#### TEXTO APRESENTADO ####

O discurso do presidente Bolsonaro, naquela reunião ministerial, cheio de expressões fortes e até xingamentos, poderia, de alguma maneira, ser considerado um discurso bonito? Antes de acusar-me de delírio, pense um pouco e responda qual discurso pode ser considerado o mais belo: aquele que, ao final, você sai admirado com a eloquência e o trato que o orador tem com as palavras, faz um elogio, mas esquece-o logo em seguida, ou aquele que mexe com seus brios, que lhe faz balançar na cadeira e que lhe impulsiona a agir?

Obviamente, a forma do discurso é importante. Inclusive, os professores de oratória costumam ater-se praticamente apenas a ela, enquanto os alunos só querem saber dela. No entanto, apesar da estética de um discurso ser um auxiliar poderoso, ela nunca é decisiva para alcançar a persuasão. A estética é sempre dependente do conteúdo. Quando este é forte, ela ajuda a fortalece-lo ainda mais; quando fraco, porém, nem a maneira mais bela de dizê-lo pode socorre-lo.

O fato é que há beleza além da estética. Um bebê é belo, mesmo tendo carinha de joelho; um cachorrinho pug é belo, apesar de parecer um monstrinho; uma velhinha de cem anos de idade é bela, ainda que com o rosto completamente enrugado; a simplicidade de um homem honesto é bela, a despeito de seus modos rústicos; a verdade sempre é bela, mesmo quando acompanhada dos modos mais grosseiros.

Por isso, quando nos referimos à beleza de um discurso, temos de olhar para além da forma. Não é apenas o bom trato das palavras, a boa colocação das frases, a escolha das expressões mais bonitas e a elegância na construção do pensamento que podem ser considerados bonitos. Existe uma beleza mais sutil, e certamente mais poderosa: a de um discurso sincero, direto, honesto e profundo, que explode do fundo do coração do orador.

Quando uma mensagem jorra da alma de um homem, ela se torna irresistível. Supera a frieza morta da letra, adquire vida e todo aquele que com ela tem contato acaba sendo por ela influenciado. Ninguém consegue ficar indiferente a uma declaração de amor honesta, nem à expressão de ódio sincera; uma pessoa normal se incomoda com o lamento genuíno, como não consegue desprezar um crítico franco.

####

▶ TAREFAS PROPOSTAS
A) No texto sobre a beleza do discurso, a que os professores de oratória costumam ater-se?
B) Transcreva do texto sobre a beleza do discurso o trecho que começa em "O fato é que" e segue até "coração do orador.".
C) No parágrafo do texto sobre a beleza do discurso que começa com "O fato é que há beleza além da estética", quais são todas as coisas apontadas como belas?

#### DADOS EXTRAÍDOS ####

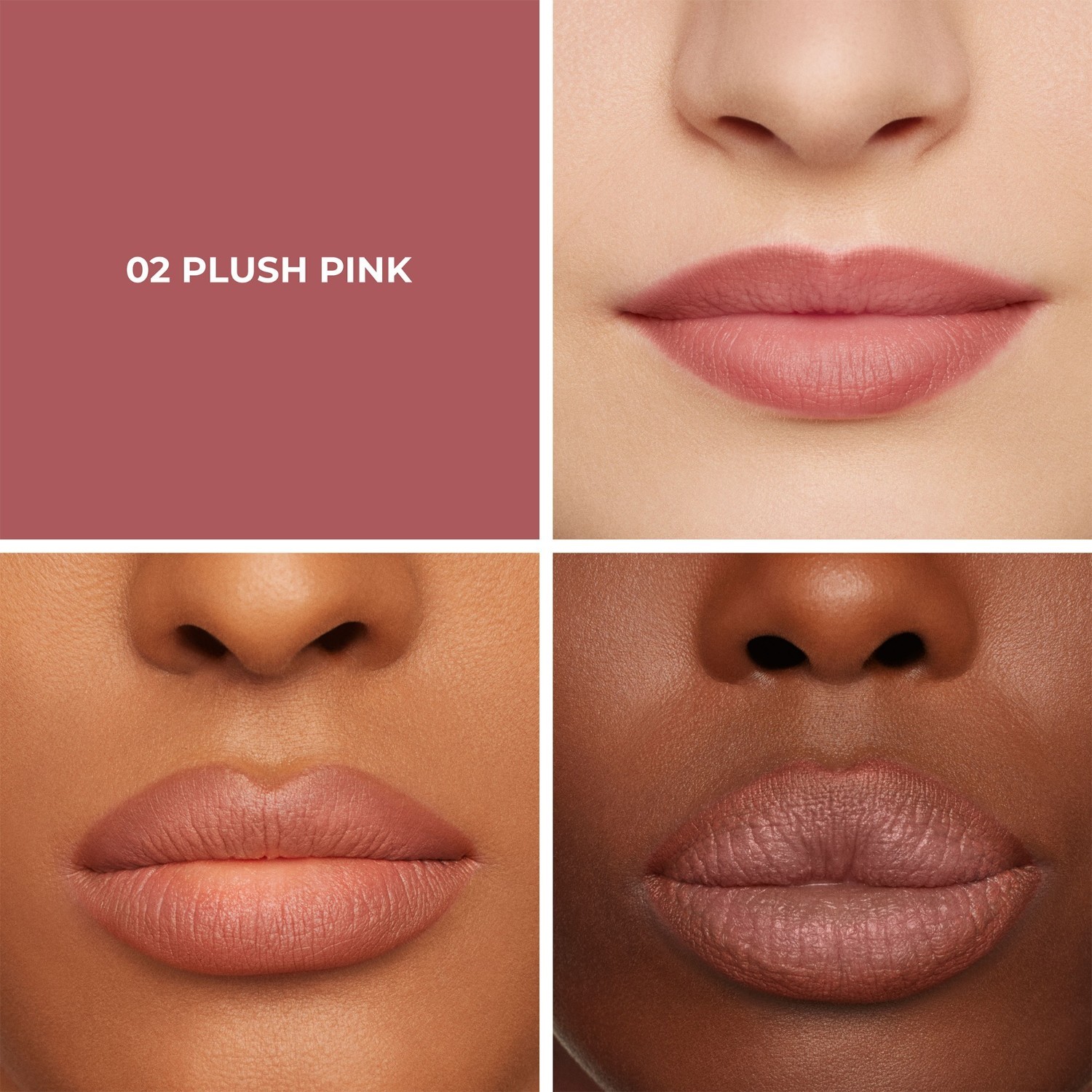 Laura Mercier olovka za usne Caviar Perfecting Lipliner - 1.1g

####
#### DADOS EXTRAÍDOS ####

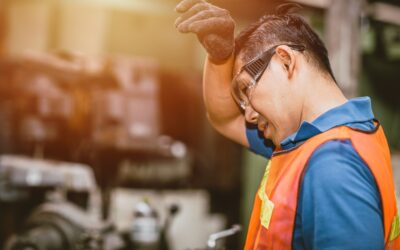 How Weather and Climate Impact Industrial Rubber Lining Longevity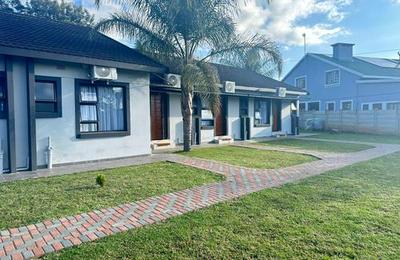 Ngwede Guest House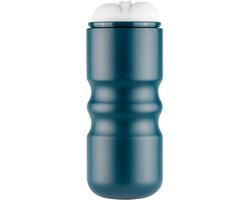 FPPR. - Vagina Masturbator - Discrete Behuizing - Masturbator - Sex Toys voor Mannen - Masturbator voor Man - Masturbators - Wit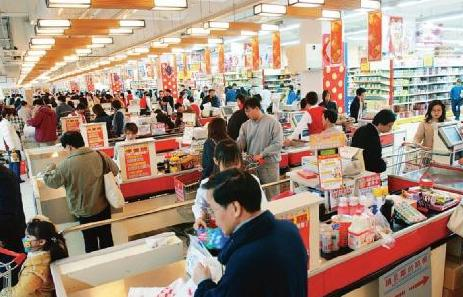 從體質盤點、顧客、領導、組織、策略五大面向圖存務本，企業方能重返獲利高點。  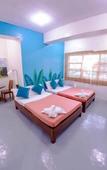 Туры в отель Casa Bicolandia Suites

####
#### DADOS EXTRAÍDOS ####

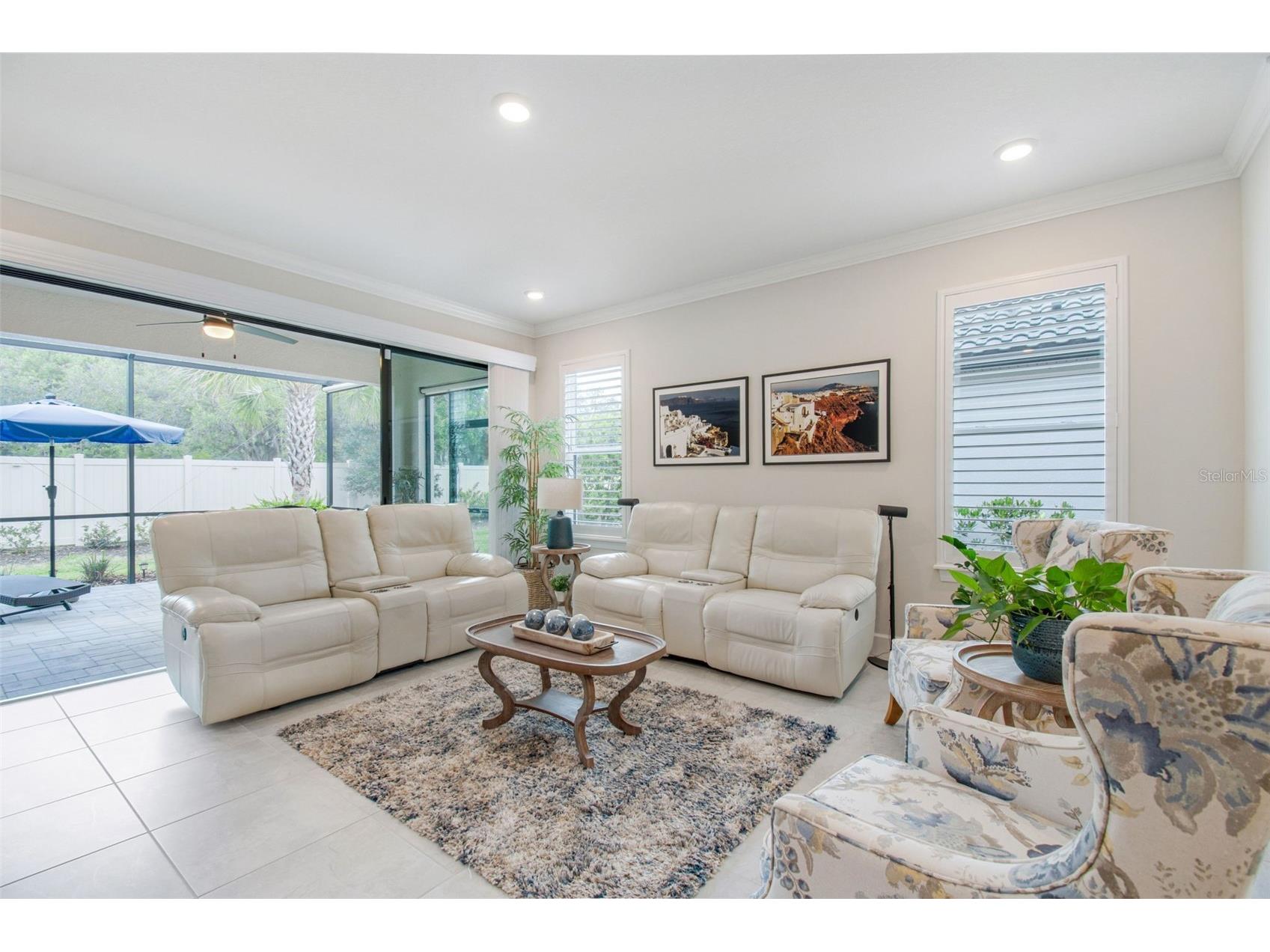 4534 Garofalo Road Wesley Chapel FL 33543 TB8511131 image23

####

▶ RESPOSTAS ÀS TAREFAS
A) Praticamente apenas à forma do discurso.

B)
O fato é que há beleza além da estética. Um bebê é belo, mesmo tendo carinha de joelho; um cachorrinho pug é belo, apesar de parecer um monstrinho; uma velhinha de cem anos de idade é bela, ainda que com o rosto completamente enrugado; a simplicidade de um homem honesto é bela, a despeito de seus modos rústicos; a verdade sempre é bela, mesmo quando acompanhada dos modos mais grosseiros.

Por isso, quando nos referimos à beleza de um discurso, temos de olhar para além da forma. Não é apenas o bom trato das palavras, a boa colocação das frases, a escolha das expressões mais bonitas e a elegância na construção do pensamento que podem ser considerados bonitos. Existe uma beleza mais sutil, e certamente mais poderosa: a de um discurso sincero, direto, honesto e profundo, que explode do fundo do coração do orador.

C)
- um bebê
- um cachorrinho pug
- uma velhinha de cem anos de idade
- a simplicidade de um homem honesto
- a verdade